Implementation Details

This page introduces some implementation details and some discussion on design for maintainers to understand this work.

Compiler

The goal of compiling is to transform the input rules into a more “clean” graph structure, so the checker can do matching/verification by traveling along the graph, with backtracking if necessary. By doing so, with little sacrifice of flexibility, we make the checker simpler and more efficient.

To accomplish that goal, the LVS compiler is currently designed as follows:

Input/Output

LVS complier takes string format trust schema written in LVS.

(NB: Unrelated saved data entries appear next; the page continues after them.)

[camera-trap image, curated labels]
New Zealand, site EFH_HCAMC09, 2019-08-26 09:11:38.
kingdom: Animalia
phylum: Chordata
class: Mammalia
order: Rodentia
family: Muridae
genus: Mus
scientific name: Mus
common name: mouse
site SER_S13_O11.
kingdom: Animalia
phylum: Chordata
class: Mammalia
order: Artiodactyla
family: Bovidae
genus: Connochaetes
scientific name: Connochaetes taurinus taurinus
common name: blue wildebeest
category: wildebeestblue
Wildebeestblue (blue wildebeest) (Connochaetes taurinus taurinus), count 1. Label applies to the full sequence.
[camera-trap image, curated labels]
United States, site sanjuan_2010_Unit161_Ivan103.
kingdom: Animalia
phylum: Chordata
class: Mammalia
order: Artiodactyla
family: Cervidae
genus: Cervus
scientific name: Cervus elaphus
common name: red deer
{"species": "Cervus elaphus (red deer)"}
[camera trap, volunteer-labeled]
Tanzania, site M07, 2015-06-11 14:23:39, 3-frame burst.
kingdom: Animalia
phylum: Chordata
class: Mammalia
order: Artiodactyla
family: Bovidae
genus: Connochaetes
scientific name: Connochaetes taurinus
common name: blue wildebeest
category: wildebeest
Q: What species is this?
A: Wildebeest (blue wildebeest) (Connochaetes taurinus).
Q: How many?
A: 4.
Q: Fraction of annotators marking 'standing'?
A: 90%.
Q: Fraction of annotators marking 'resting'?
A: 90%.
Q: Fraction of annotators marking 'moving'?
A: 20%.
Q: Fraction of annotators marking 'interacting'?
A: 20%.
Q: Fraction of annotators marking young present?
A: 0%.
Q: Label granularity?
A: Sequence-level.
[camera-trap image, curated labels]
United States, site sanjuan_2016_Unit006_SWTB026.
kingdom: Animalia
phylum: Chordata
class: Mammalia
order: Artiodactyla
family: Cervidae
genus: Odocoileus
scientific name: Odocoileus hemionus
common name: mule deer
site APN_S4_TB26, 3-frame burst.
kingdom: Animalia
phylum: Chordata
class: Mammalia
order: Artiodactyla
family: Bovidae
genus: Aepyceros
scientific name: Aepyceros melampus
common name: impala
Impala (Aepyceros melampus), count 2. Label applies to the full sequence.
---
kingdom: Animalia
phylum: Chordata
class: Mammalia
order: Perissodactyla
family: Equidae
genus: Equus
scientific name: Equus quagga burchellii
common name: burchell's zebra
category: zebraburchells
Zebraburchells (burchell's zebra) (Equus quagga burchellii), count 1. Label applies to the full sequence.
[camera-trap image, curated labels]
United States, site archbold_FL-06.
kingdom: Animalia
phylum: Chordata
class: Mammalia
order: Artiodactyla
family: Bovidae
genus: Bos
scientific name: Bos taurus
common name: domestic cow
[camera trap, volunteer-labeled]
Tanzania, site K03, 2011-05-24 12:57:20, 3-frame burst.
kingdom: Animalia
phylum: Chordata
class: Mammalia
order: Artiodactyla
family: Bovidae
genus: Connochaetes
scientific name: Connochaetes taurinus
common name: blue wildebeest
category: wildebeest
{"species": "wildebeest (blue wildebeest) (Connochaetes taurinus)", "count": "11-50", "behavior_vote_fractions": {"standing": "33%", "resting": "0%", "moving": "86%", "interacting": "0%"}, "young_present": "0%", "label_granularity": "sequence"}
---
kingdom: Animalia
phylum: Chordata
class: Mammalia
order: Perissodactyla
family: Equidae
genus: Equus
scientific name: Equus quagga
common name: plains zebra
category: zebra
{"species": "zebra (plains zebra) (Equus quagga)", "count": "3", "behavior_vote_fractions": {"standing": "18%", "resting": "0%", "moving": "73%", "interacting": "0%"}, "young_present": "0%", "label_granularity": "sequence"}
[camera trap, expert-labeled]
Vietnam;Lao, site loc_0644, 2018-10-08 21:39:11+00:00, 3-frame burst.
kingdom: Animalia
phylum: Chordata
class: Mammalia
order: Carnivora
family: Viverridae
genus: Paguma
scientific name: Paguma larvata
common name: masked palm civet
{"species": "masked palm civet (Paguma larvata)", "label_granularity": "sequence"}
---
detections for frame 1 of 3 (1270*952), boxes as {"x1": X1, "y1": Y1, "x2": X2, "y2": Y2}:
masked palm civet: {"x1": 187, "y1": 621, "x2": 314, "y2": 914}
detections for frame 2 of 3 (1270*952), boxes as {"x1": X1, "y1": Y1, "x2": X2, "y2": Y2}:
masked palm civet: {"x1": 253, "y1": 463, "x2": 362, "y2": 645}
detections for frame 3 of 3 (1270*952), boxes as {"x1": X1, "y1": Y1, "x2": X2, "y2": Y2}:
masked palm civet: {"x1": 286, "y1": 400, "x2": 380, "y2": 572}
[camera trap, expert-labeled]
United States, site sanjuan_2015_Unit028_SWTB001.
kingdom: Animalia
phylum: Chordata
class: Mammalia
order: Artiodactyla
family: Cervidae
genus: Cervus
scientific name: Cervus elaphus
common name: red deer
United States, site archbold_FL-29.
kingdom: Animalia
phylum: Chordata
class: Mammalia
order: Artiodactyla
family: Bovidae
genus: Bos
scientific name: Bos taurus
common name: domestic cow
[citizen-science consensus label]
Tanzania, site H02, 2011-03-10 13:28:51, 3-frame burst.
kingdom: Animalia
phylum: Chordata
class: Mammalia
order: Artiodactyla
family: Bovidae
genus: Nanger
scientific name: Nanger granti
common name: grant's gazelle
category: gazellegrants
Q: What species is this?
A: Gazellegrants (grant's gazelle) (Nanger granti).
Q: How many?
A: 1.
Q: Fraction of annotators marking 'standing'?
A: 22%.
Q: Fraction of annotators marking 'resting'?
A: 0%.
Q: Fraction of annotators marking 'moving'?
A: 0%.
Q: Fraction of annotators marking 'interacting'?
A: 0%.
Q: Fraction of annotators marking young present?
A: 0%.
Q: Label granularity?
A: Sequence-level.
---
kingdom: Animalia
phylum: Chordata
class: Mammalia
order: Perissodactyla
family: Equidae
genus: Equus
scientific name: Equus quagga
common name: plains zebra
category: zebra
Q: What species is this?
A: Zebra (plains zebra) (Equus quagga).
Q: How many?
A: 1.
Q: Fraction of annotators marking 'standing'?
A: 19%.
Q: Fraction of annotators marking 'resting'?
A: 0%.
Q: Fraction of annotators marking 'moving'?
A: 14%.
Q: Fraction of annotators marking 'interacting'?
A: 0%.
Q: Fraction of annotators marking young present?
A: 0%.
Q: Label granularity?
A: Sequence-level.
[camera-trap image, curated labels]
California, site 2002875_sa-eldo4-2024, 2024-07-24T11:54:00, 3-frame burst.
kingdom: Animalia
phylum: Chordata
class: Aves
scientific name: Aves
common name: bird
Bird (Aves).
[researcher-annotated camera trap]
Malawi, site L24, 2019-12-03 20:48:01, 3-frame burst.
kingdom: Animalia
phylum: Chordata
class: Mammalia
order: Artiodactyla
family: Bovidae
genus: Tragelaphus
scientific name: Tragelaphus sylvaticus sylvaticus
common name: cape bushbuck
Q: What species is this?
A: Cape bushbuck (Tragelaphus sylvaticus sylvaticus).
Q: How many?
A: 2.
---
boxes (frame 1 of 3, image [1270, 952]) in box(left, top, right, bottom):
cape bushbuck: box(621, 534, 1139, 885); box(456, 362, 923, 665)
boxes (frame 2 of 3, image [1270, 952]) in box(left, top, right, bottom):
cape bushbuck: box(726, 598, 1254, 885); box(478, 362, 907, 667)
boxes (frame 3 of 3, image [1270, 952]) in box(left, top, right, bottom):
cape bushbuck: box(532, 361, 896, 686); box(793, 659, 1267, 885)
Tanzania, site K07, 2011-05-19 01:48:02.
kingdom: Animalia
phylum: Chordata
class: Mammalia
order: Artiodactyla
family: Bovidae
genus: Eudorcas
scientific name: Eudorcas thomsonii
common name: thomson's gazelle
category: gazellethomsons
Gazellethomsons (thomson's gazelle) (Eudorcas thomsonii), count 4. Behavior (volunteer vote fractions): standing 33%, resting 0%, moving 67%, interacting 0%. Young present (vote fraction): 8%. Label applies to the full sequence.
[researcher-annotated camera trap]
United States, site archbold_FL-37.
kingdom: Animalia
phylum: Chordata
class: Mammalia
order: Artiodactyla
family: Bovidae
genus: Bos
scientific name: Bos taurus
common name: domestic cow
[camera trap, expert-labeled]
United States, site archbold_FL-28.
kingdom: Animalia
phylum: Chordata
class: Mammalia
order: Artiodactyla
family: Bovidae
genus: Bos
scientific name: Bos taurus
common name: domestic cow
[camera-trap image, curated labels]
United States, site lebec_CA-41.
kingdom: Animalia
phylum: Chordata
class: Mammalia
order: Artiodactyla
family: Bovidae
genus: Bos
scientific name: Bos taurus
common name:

Afterwards, LVS complier outs a name pattern tree using TLV Model. A name pattern tree has the following properties:

A name pattern tree has a single root. Every rule is a path originating from the root.
Every edge represents a component in name pattern.
There are two types of edges: edges with a component value; edges representing a pattern.
Every component constraint is put at the edge representing the pattern it constrains. For example, given /a/b & {b: "c"}, we will have a tree: / -> /a -> /a/b with one constraint b = "c" put at the edge /a->/a/b.
Each pattern edge can carry a set of constraints restricting the same pattern, with each constraints may have multiple options. To move along this edge, all constraints in the set must be satisfied by one of its options, i.e. CNF formula.
Signing constraints are put at the end node of a rule, in the form of a set referring to the rules that can be used to sign the current name pattern.
Patterns are stored using numerical IDs (natural numbers). An optional symbol table can be provided to store their names before compile.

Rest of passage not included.